Emerald isn’t alone in struggling with unpaid rent after eviction moratoriums and rental assistance programs have expired. For instance, servicers foreclosed on four buildings owned by New York City-based City Skyline Realty in early September, according to The Real Deal. The owner defaulted on $26 million in debt on four Upper Manhattan rent-stabilized properties — 174 West 137th Street, 507 West 139th, 510 West 148th Street and 505 West 161 Street.
A survey from the Community Housing Improvement Program, a trade association for owners of rent-stabilized rental properties across New York City, estimated that 93,500 tenants were more than three months behind on rent in September, 37,500 owe more than $25,000 and 4,500 tenants are more than $50,000 in arrears.
Steep declines
Initially, the servicer was drafting a loan modification as it continued discussions with Emerald about plans for correcting various property conditions and general performance issues across the portfolio. However, the servicer eventually instructed its counsel to file receiver applications and foreclosure motions.
“Ultimately, the execution of that forbearance agreement was unsuccessful as the guarantor was unwilling to sign off on the representations and warranties, indicating that unconditional releases must be provided,” according to DBRS Morningstar.
When the 28 properties come back to the servicer, their value will be much less than when the loans were originated in 2020. The broker opinion of values for the properties indicates weighted-average value declines of approximately 55% when compared with the issuance appraised values, according to DBRS Morningstar. When the properties are eventually sold, that loss could land around 45%.

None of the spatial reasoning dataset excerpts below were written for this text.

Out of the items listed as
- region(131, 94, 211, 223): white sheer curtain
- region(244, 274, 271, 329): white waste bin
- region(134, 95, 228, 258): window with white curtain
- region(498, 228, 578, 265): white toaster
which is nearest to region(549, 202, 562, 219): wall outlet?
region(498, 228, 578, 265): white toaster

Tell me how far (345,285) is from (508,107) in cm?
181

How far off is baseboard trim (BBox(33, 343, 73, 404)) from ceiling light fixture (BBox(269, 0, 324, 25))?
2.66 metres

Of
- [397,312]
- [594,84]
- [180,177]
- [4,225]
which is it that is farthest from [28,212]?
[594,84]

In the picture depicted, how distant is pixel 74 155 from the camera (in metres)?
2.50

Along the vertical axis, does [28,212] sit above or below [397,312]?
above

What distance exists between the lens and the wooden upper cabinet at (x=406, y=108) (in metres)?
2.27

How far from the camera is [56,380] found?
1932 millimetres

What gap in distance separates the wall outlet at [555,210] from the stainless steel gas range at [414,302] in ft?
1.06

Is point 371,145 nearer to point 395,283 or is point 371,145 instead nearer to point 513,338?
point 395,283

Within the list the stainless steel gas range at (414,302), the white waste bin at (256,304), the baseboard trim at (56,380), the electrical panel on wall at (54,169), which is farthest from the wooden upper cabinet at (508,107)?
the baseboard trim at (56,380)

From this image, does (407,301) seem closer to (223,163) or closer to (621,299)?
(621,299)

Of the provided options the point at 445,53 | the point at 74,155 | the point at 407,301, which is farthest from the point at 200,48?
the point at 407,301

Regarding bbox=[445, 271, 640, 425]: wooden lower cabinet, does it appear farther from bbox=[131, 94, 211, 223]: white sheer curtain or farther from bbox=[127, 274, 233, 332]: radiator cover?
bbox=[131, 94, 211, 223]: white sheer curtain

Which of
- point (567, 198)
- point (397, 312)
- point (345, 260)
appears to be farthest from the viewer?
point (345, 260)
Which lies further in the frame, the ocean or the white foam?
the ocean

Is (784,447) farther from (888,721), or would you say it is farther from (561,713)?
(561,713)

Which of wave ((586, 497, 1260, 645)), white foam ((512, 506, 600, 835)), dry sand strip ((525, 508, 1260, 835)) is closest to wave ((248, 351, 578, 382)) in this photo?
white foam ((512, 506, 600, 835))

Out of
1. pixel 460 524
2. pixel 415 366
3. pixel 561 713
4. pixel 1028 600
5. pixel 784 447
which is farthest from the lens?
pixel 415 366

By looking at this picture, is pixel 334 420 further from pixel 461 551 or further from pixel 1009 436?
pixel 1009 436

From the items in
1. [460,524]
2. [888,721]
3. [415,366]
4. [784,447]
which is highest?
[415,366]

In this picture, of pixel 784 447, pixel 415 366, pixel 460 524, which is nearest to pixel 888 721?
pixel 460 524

However, DBRS Morningstar noted that updated appraisals have not been ordered on the properties and the special servicer has yet to calculate an appraisal reduction for any of the delinquent Emerald portfolio loans.
While the lack of updated official appraisal information leaves questions, DBRS Morningstar predicts the broker opinion of value could represent a baseline for current pricing on the 28 properties.
“Given the sponsor’s inability to address deferred maintenance issues and stabilize cash flows across the portfolio, as well as the property type and market-specific difficulties noted in the BOVs, DBRS Morningstar notes that the updated appraisals, once obtained, are unlikely to come in significantly higher than the BOVs provided to date,” the rating firm said in the report.